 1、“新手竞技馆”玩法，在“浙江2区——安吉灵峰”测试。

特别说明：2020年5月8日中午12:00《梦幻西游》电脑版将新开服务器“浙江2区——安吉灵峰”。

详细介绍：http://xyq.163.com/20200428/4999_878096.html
========
What the task asks:
Repeat the listing above exactly, keeping every word as it stands.

Response for this exercise:
 1、“新手竞技馆”玩法，在“浙江2区——安吉灵峰”测试。

特别说明：2020年5月8日中午12:00《梦幻西游》电脑版将新开服务器“浙江2区——安吉灵峰”。

详细介绍：http://xyq.163.com/20200428/4999_878096.html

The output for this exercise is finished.